The non-dichotomized life of Martha and Mary is a call to live every moment, at rest or at work, in the trust that all that is asked of us in life is to do what we can in the moment. So much of my own anxiety is the result of deadlines. Sometimes I am overwhelmed when I think about all there is to do within a certain time frame. Strangely enough, as soon as I actually begin the effort, my anxiety dissipates. As soon as I write the first line on the page, my relationship to my work and to time changes. I realize that all I can do is what I am doing. And in this realization, I can breathe and await the inspiration and call to take the next step.
As Ecclesiastes 3:1 reminds us, “There is a time for everything, and a season for every activity under the heavens.” When we trust that we are doing what we can in the moment, we live our relationship to time spaciously. We act simply and humbly and we await, in a liminal space, the impulse of grace for the next atom of time. In this spaciousness, we know of the Lord’s care for us and presence in our life and in our work. In this way we both serve the world and at the same time remain at the feet of Jesus.

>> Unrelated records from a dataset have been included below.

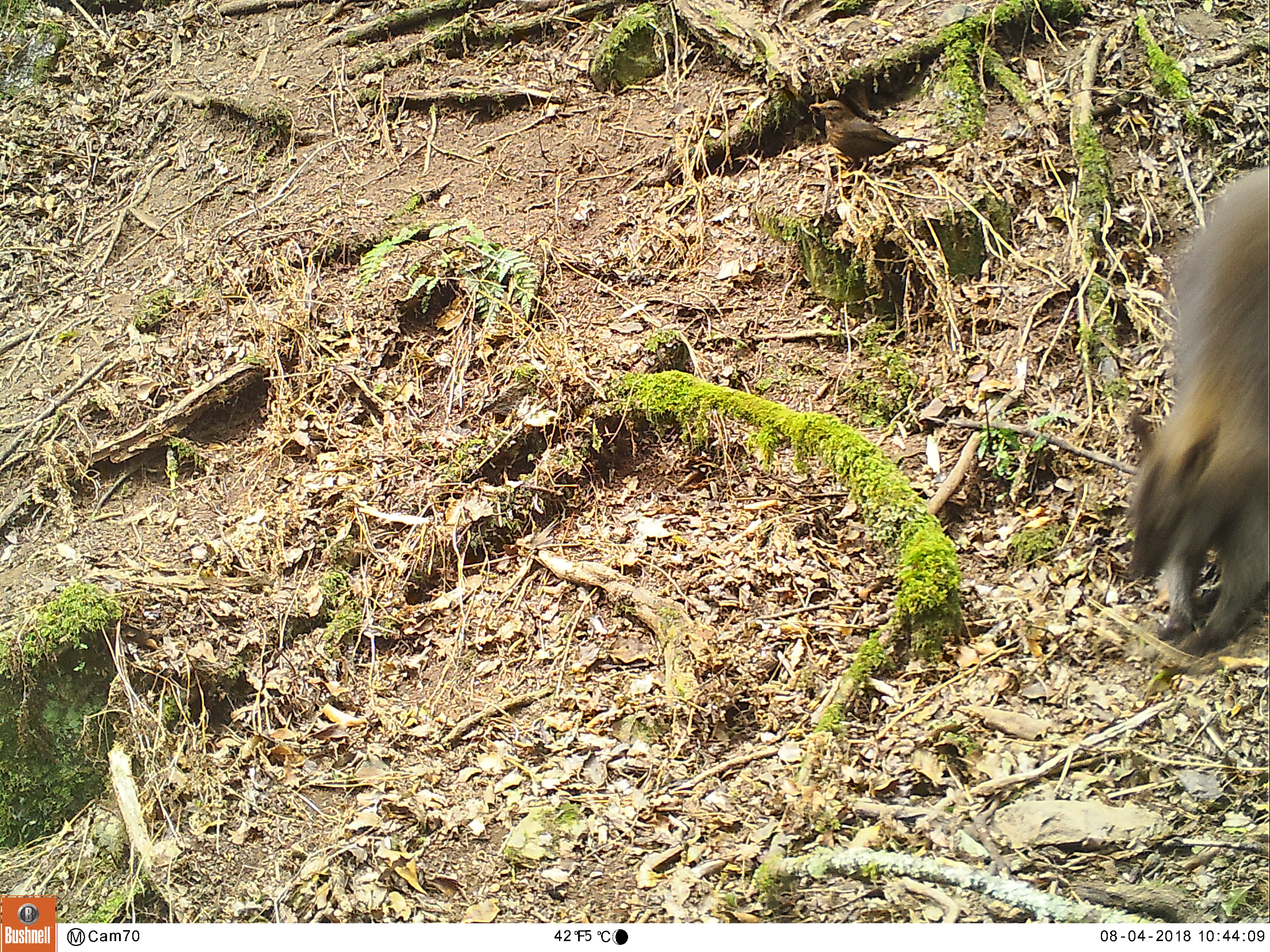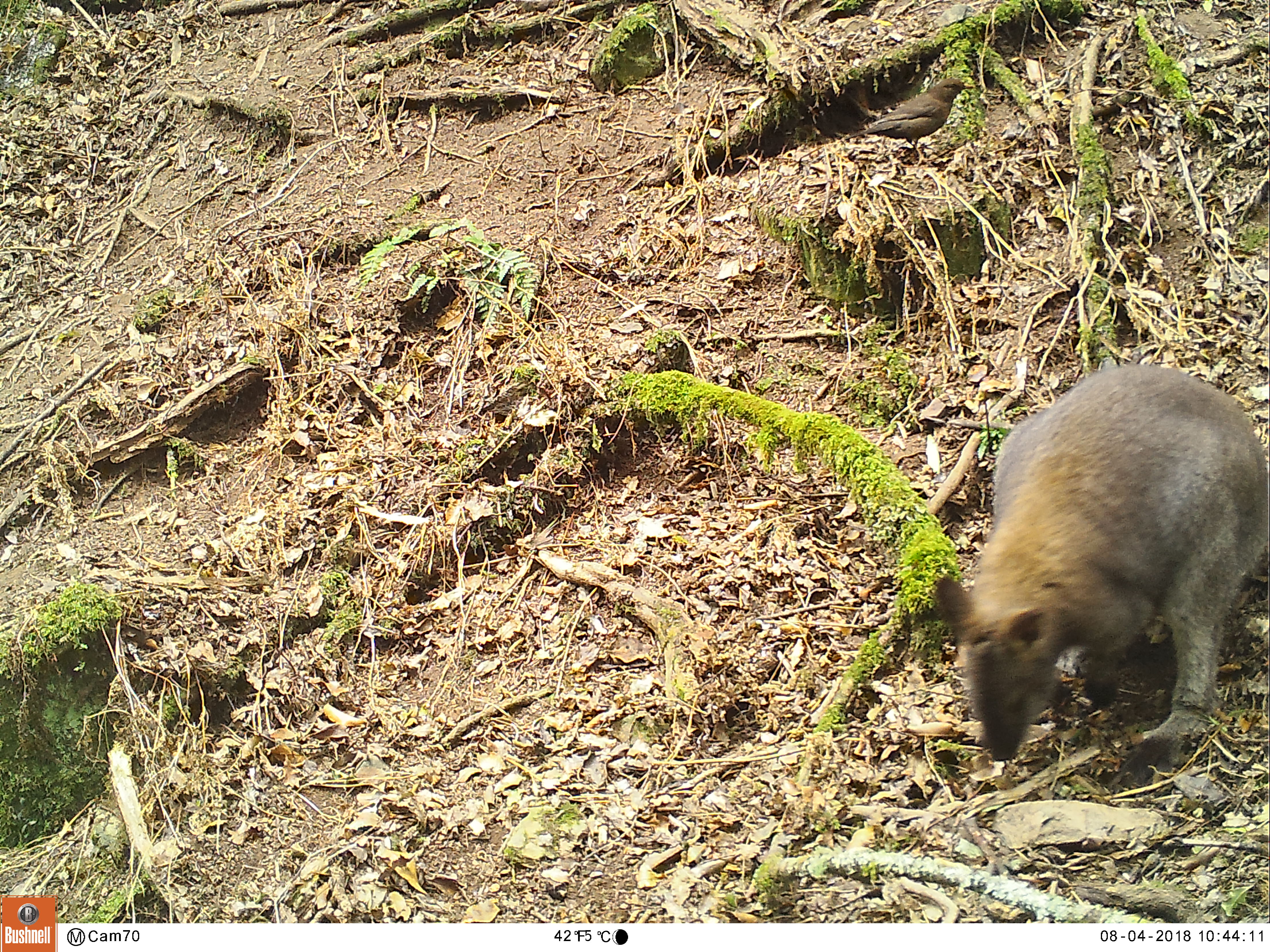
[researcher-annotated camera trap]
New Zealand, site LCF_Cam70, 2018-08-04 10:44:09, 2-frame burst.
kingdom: Animalia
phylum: Chordata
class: Mammalia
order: Diprotodontia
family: Macropodidae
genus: Notamacropus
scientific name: Notamacropus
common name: wallaby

I say truly: So long as you perform your works for the sake of the kingdom of heaven, or for God’s sake, or for the sake of your eternal blessedness, and you work them from without, you are going completely astray. You may well be tolerated, but it is not the best. Because truly, when people think that they are acquiring more of God in inwardness, in devotion, in sweetness and in various approaches than they do by the fireside or in the stable, you are acting just as if you took God and muffled God’s head up in a cloak and pushed God under a bench. Whoever is seeking God by ways is finding ways and losing God, who in ways is hidden. But whoever seeks for God without ways will find God as God is in God’s self, and the person will live with the Son, and the Son is life itself. If anyone went on for a thousand years asking of life: “Why are you living?” life, if it could answer, would only say: “I live so that I may live.” That is because life lives out of its own ground and springs from its own source, and so it lives without asking why it is itself living. If anyone asked a truthful person who works out of his or her own ground: “Why are you performing your works?” and if that person were to give a straight answer, that person would only say, “I work so that I may work.”
Meister Eckhart, Sermon 5b, trans. Edmund Colledge, O.S.A.